• _TASK OBJECTIVE_
Rewrite every line of the rows below as a numbered list, omitting the blank lines.

[START DATA RECORDS]

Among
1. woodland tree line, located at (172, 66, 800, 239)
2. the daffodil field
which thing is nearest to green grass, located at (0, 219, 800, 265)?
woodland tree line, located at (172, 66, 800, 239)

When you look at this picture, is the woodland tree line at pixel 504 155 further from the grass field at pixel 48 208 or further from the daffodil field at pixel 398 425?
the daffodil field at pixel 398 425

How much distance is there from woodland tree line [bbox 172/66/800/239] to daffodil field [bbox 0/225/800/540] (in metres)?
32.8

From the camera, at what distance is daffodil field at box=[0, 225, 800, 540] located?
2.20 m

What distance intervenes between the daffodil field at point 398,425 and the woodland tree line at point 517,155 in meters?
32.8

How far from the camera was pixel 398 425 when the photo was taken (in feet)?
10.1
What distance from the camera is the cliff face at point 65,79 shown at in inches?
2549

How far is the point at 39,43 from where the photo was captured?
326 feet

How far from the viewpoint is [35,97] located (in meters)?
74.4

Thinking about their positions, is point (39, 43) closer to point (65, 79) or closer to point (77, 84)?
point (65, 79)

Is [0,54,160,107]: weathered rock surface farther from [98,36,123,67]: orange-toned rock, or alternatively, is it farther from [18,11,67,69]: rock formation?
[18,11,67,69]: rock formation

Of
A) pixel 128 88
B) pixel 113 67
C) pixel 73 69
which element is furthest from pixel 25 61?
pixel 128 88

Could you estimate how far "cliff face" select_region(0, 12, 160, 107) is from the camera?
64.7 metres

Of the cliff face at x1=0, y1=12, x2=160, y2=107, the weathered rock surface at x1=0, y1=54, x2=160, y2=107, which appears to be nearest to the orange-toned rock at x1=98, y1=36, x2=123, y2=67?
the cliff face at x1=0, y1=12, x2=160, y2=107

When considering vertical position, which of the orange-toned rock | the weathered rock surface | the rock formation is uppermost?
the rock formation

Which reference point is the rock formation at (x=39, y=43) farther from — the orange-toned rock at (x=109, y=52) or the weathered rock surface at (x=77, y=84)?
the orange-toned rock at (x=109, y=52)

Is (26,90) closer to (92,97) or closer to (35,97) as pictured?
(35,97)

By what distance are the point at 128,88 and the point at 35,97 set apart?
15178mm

[END DATA RECORDS]

• _FINAL ANSWER_
1. Among
2. 1. woodland tree line, located at (172, 66, 800, 239)
3. 2. the daffodil field
4. which thing is nearest to green grass, located at (0, 219, 800, 265)?
5. woodland tree line, located at (172, 66, 800, 239)
6. When you look at this picture, is the woodland tree line at pixel 504 155 further from the grass field at pixel 48 208 or further from the daffodil field at pixel 398 425?
7. the daffodil field at pixel 398 425
8. How much distance is there from woodland tree line [bbox 172/66/800/239] to daffodil field [bbox 0/225/800/540] (in metres)?
9. 32.8
10. From the camera, at what distance is daffodil field at box=[0, 225, 800, 540] located?
11. 2.20 m
12. What distance intervenes between the daffodil field at point 398,425 and the woodland tree line at point 517,155 in meters?
13. 32.8
14. How far from the camera was pixel 398 425 when the photo was taken (in feet)?
15. 10.1
16. What distance from the camera is the cliff face at point 65,79 shown at in inches?
17. 2549
18. How far is the point at 39,43 from where the photo was captured?
19. 326 feet
20. How far from the viewpoint is [35,97] located (in meters)?
21. 74.4
22. Thinking about their positions, is point (39, 43) closer to point (65, 79) or closer to point (77, 84)?
23. point (65, 79)
24. Is [0,54,160,107]: weathered rock surface farther from [98,36,123,67]: orange-toned rock, or alternatively, is it farther from [18,11,67,69]: rock formation?
25. [18,11,67,69]: rock formation
26. Of
27. A) pixel 128 88
28. B) pixel 113 67
29. C) pixel 73 69
30. which element is furthest from pixel 25 61?
31. pixel 128 88
32. Could you estimate how far "cliff face" select_region(0, 12, 160, 107) is from the camera?
33. 64.7 metres
34. Of the cliff face at x1=0, y1=12, x2=160, y2=107, the weathered rock surface at x1=0, y1=54, x2=160, y2=107, which appears to be nearest to the orange-toned rock at x1=98, y1=36, x2=123, y2=67?
35. the cliff face at x1=0, y1=12, x2=160, y2=107
36. When considering vertical position, which of the orange-toned rock | the weathered rock surface | the rock formation is uppermost?
37. the rock formation
38. Which reference point is the rock formation at (x=39, y=43) farther from — the orange-toned rock at (x=109, y=52) or the weathered rock surface at (x=77, y=84)?
39. the orange-toned rock at (x=109, y=52)
40. Is (26,90) closer to (92,97) or closer to (35,97) as pictured?
41. (35,97)
42. By what distance are the point at 128,88 and the point at 35,97 set apart?
43. 15178mm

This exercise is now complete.